Through periodicals and portfolios he influenced dissemination of modernist aesthetics across Europe and the Americas, shaping curatorial practices at Salon d'Automne, Salon des Indépendants, Exposition Internationale des Arts et Techniques, Venice Biennale, Documenta, Whitney Biennial, and major retrospectives at institutions like Musée d'Art Moderne de la Ville de Paris. His emphasis on artist-selected plates, limited editions, and luxury printing impacted publishers such as Éditions Skira, Crown Publishers, Thames & Hudson, Harry N. Abrams, Éditions du Seuil, Folio Society, and Rizzoli. Collectors, dealers, and critics at Sotheby's, Christie's, Gagosian Gallery, Pace Gallery, Galerie Perrotin, White Cube, Broad Art Museum, and Hauser & Wirth recognized his books as artworks, influencing market valuations, provenance research, conservation standards, catalogues raisonnés, and scholarship in journals like Artforum, The Burlington Magazine, Apollo (magazine), Art in America, Die Kunstzeitschrift, and L'Œil.

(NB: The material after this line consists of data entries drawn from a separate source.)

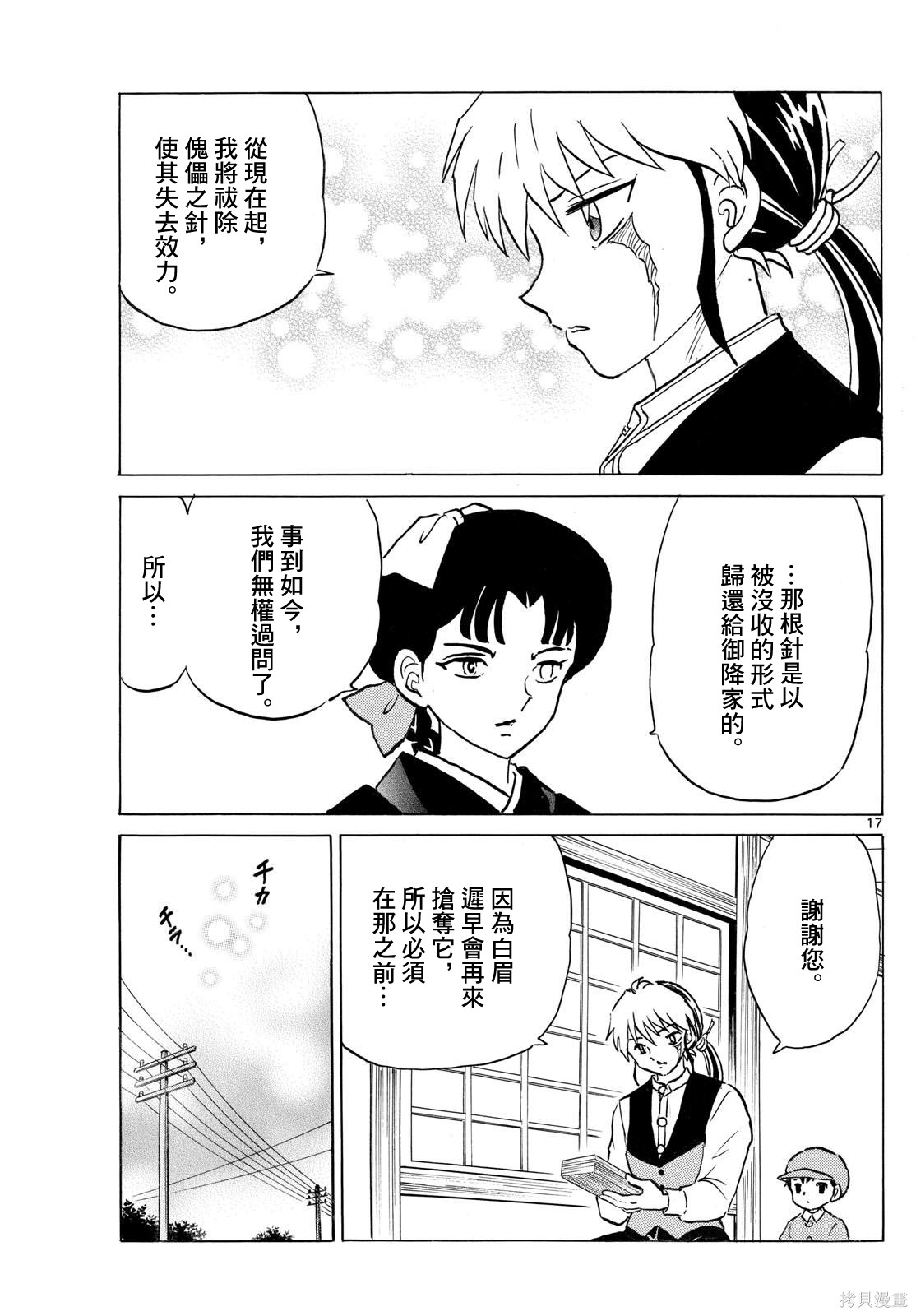摩绪第296话在线观看 - 第17张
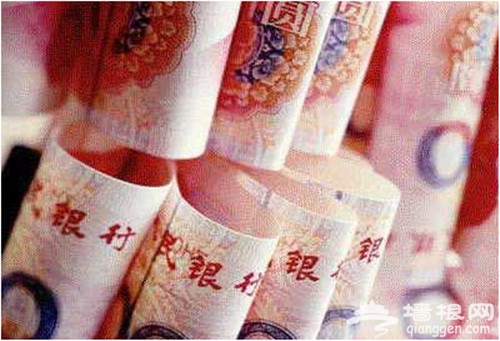 第六套人民币将有1000元大额钞票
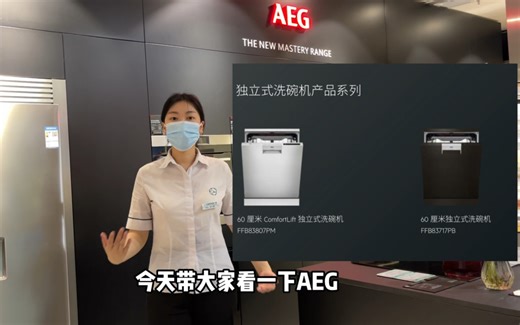 AEG洗碗机哪一款您更中意？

His private circle included publishers, conservators, and cultural patrons from Fondation Maeght, Fondation Beyeler, Fondation Cartier, Institut de France, Académie des Beaux-Arts, Bibliothèque nationale de France, Collège de France, and collectors like Jean Walter, Pablo Picasso (collector circles), Peggy Guggenheim, and Yves Saint Laurent. Posthumous exhibitions and archives related to his work have been shown at Musée Picasso, Musée Matisse, Bibliothèque Forney, Musée des Arts Décoratifs, Paris, Institut Giacometti, National Gallery of Art, and university special collections at Harvard University, Yale University, Princeton University, Columbia University, University of Oxford, University of Cambridge, Sorbonne University, and Université Paris Nanterre. His editions remain sought after in private collections, academic studies, auction catalogues, and institutional libraries, securing his position in histories of 20th-century art publishing and the revival of the livre d'artiste.